___ SUPPLIED PASSAGE ___
Adam, thanks for your fast answer.

I only posted metrics with significant changes before/after crash. That was
not the case for message queues and process counts, but for info here are
the values before the crash, when RAM is saturated:

  "os_proc_count":2,
  "stale_proc_count":0,
  "process_count":1520,
  "process_limit":262144,
  "message_queues":{
    "couch_file":{
      "count":541,
      "min":0,
      "max":0,
      "50":0,
      "90":0,
      "99":0
    },
    "couch_db_updater":{
      "count":479,
      "min":0,
      "max":0,
      "50":0,
      "90":0,
      "99":0
    },
    "folsom_sample_slide_sup":0,
    "chttpd_auth_cache":0,
    "global_changes_sup":0,
    "couch_drv":0,
    "chttpd":0,
    ...
    ... (all other values are 0)

Thanks for clarifying that context_switches, reductions, etc. are simple
counters (I was wondering if they were *totals* or *per hour/day*).

I also tried to figure out *which* CouchDB part consumes this amount of
memory. Before crash, when RAM was saturated:
- CouchDB had only 6 to 10 processes running (according to `ps -u
couchdb`), including `epmd`, `beam.smp`, `erl_child_setup`, `couchjs`...
- The extra RAM usage is done by `beam.smp` (according to `ps -o rss
$PID_OF_BEAM`), see in COUCHDB_RAM in
https://framapic.org/DBWIhX8ZS8FU/MxbS3BmO0WpX.png
  Said differently, during spikes `beam.smp` is using 95% of total memory.

Vladimir, thanks for your feedback! I'll definitely try to measure the
mailbox size, using your commands, next time CouchDB eats up all RAM (it
should be in a few weeks).
However it shouldn't be related to a node being down, because it happens on
1-node setups.

Adrien

Le ven. 14 juin 2019 à 15:53, Adam Kocoloski <a...@kocolosk.net> a écrit :

> Hi Adrien,
>
> Hi Adrien, there are some additional metrics in the _system output that
> you omitted regarding message queue lengths and process counts. Did you see
> any significant difference in those?
___ DATASET EXTRACT ___
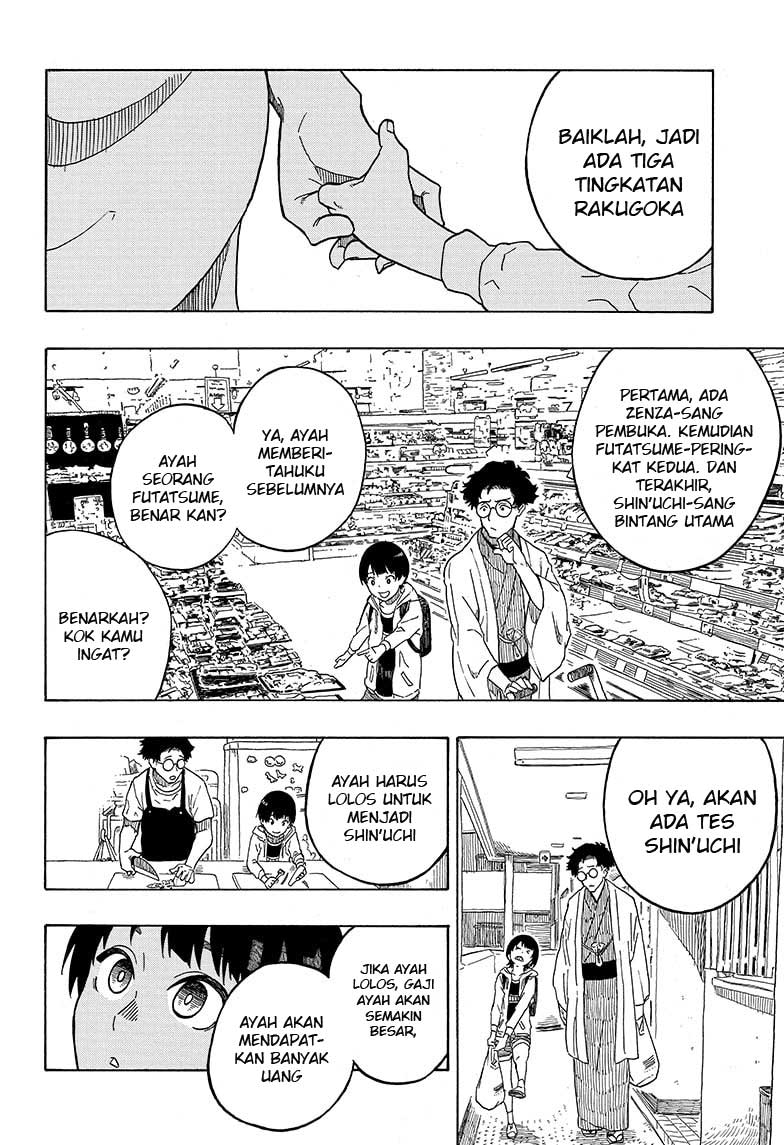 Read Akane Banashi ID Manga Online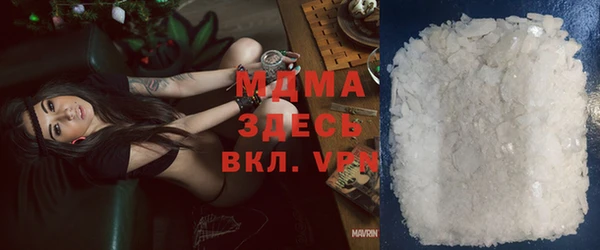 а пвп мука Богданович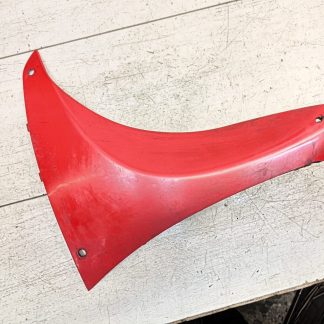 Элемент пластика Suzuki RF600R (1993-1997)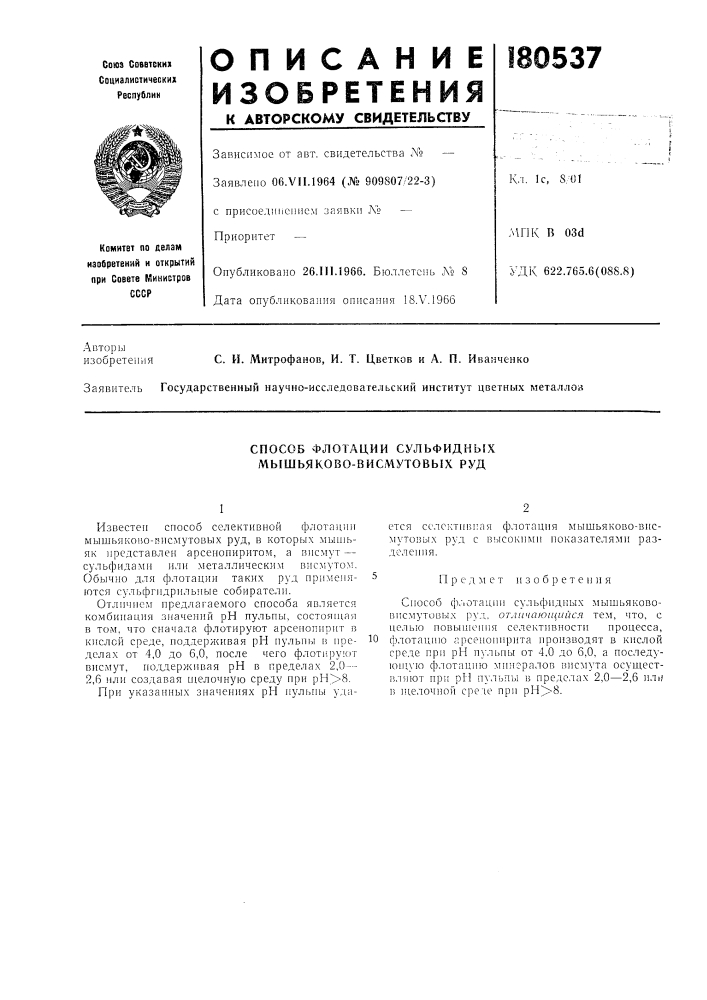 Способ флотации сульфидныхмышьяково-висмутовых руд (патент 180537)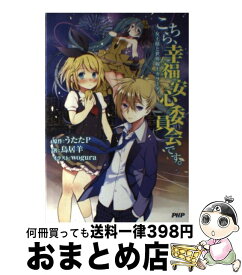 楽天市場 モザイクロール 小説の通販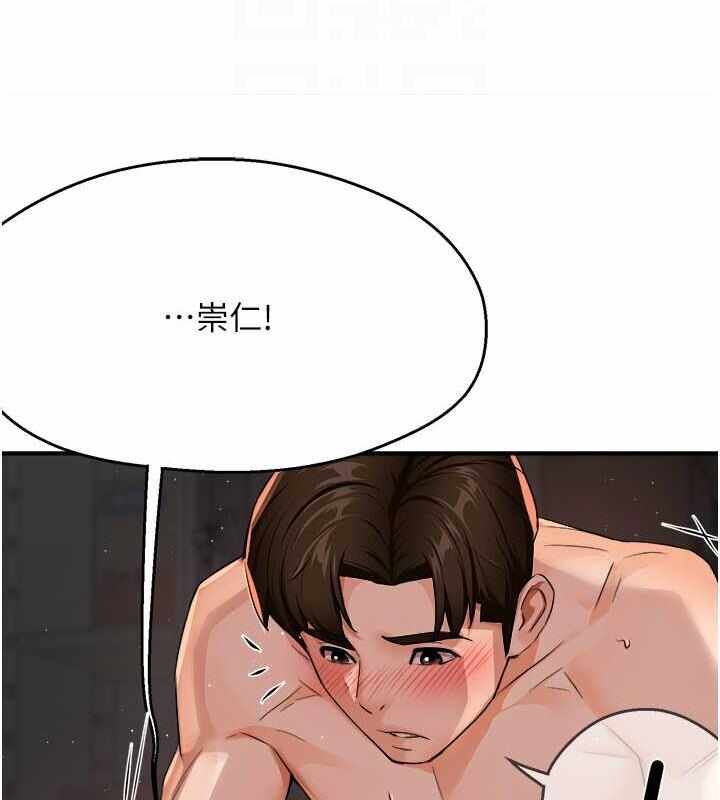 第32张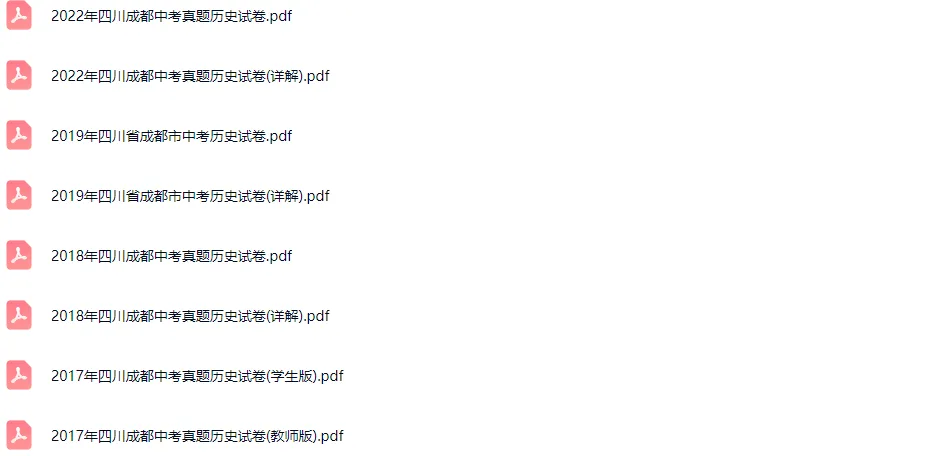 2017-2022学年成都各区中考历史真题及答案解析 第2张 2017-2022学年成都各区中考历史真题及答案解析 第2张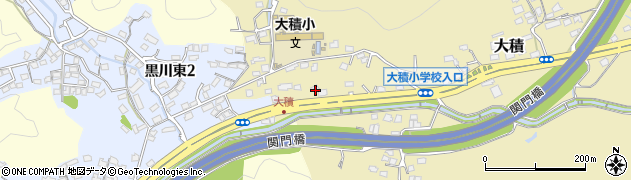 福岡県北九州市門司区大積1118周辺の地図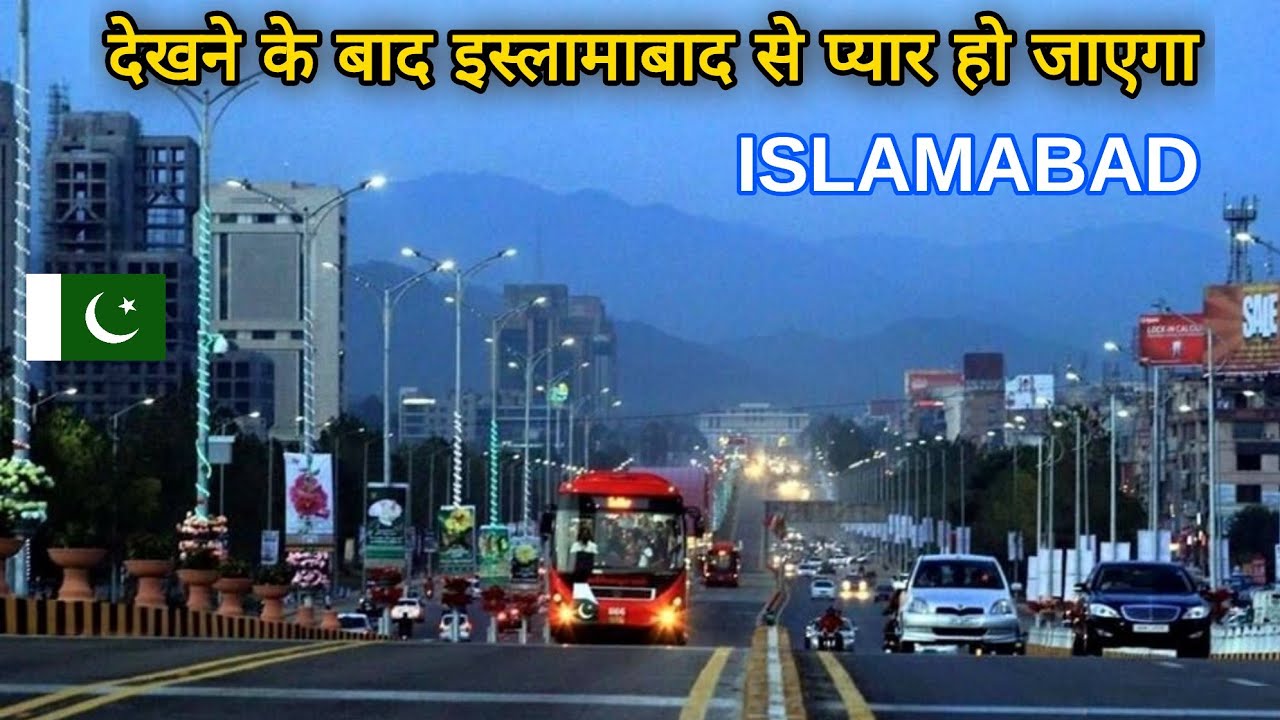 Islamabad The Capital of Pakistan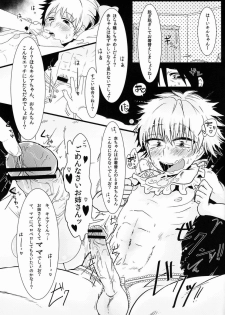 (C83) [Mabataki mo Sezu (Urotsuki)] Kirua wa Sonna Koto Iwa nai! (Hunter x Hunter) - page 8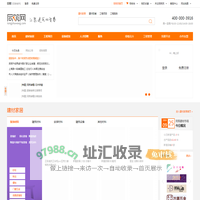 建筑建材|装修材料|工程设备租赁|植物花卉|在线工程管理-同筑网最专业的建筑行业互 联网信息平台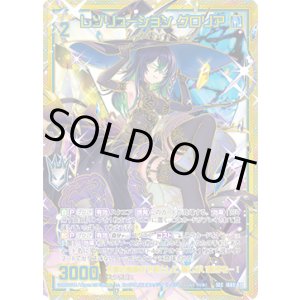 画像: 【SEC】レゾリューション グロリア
___
WORK INSTRUCTION 1:
Answer these about the CouchDB memory thread above, one line each:
(a) What process_count value was recorded before the crash?
(b) According to `ps -u couchdb`, how many processes did CouchDB have running when RAM was saturated?
(c) Why does the writer say the problem shouldn't be related to a node being down?
WORK INSTRUCTION 2: In the CouchDB memory thread above, turn the paragraph starting "I also tried to figure out" into a short bulleted list that keeps its main facts.

ANSWER BOX 1:
(a) 1520
(b) 6 to 10
(c) Because it happens on 1-node setups.

ANSWER BOX 2:
- Goal: find which part of CouchDB uses so much memory, checked before the crash while RAM was saturated.
- CouchDB had only 6 to 10 processes running (`ps -u couchdb`), including `epmd`, `beam.smp`, `erl_child_setup`, and `couchjs`.
- The extra RAM is used by `beam.smp` (`ps -o rss $PID_OF_BEAM`), shown as COUCHDB_RAM in https://framapic.org/DBWIhX8ZS8FU/MxbS3BmO0WpX.png.
- During spikes, `beam.smp` uses 95% of total memory.